Fin avril, Amnesty International et le gouvernement des États-Unis ont publié leur rapport annuel sur les droits de l'homme dans le monde. Il est impossible de faire ici une comparaison entre les deux rapports, trop de pages (418 et plus de mille respectivement) et trop de similitudes qui cachent néanmoins des différences. Ils mériteraient une recherche approfondie.
Il est difficile de sous-estimer l'importance de ces rapports. La Déclaration universelle des droits de l'homme (DUDH), avec ses deux pactes, les droits civils et politiques d'une part, et les droits économiques, sociaux et culturels d'autre part, est l'accord international le plus important que nous ayons. S'il est respecté et appliqué, il permet à tous les individus de vivre dans la dignité. En outre, la plupart des régions du monde disposent de leurs propres chartes : l'Amérique latine, l'Europe, l'Afrique et l'Asie. L'Union européenne a sa propre Charte des droits fondamentaux à laquelle ses traités se réfèrent. La DUDH est complétée par d'autres traités concernant les droits des enfants, des femmes, des peuples indigènes, etc.
De même, dans toutes les régions du monde, des organisations de la société civile veillent à la bonne mise en oeuvre de tous les traités et chartes.
Cela signifie-t-il que tout va bien ? Certainement pas.
Le problème le plus important est évidemment l'utilisation et l'abus politiques des droits de l'homme. Trop souvent, les pays sont accusés de violations des droits de l'homme lorsqu'ils ne se conforment pas aux règles et aux souhaits des puissances hégémoniques. Nous nous souvenons tous de la façon dont l'Union soviétique et les pays socialistes d'Europe de l'Est ont été constamment accusés pendant la guerre froide. La réponse de l'Union soviétique consistait souvent en des photos de sans-abri à New York.
Le dernier rapport américain sur les droits de l'homme est une nouvelle preuve de l'utilisation politique des droits de l'homme. Le secrétaire d'État Antony Blinken a fait un long discours sur les violations des droits de l'homme en Iran, au Soudan, au Venezuela, à Cuba, au Nicaragua et en Russie. Pas un mot sur des pays comme l'Arabie Saoudite, et encore moins sur Israël.
Au même moment, un génocide se déroulait à Gaza, des centaines de personnes étaient tuées, principalement des femmes et des enfants. Cela ne semble pas être un problème.

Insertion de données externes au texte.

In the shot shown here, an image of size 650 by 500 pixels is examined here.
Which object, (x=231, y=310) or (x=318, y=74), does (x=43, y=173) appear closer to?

M. Blinken a également parlé de la liberté d'expression et de réunion, exactement au moment où des sit-in d'étudiants ont été dispersés à l'université de Columbia et dans d'autres universités des États-Unis.
On ne peut que se demander : comment est-ce possible ? Croit-il aux mots qu'il prononce ? Ou s'agit-il d'une désinformation consciente ? Comment peut-on condamner les prisonniers politiques au Nicaragua et se taire sur les décapitations en Arabie Saoudite ?
La plupart des faits rapportés dans le rapport sont probablement corrects. Le problème réside dans le caractère arbitraire de ce qui est rapporté et de ce qui ne l'est pas.
Prenons l'exemple du Mexique. Le président Lopez Obrador était furieux des 57 pages consacrées à son pays. Il s'agit selon lui d'une intervention inacceptable dans les affaires intérieures du Mexique.
Il est vrai que plusieurs journalistes ont été tués au Mexique, mais existe-t-il des preuves que les autorités publiques sont impliquées d'une manière ou d'une autre dans cette affaire ? Il est vrai que Lopez Obrador a fait des déclarations négatives sur le système judiciaire, mais c'était après que des dizaines de personnes arrêtées dans l'affaire des 43 étudiants disparus aient été libérées. Dans l'ensemble, la liberté d'expression est respectée au Mexique, selon le rapport. Mais il ajoute que le gouvernement dispose d'un important budget publicitaire pour les journaux et qu'il a donc le pouvoir d'exercer des pressions ...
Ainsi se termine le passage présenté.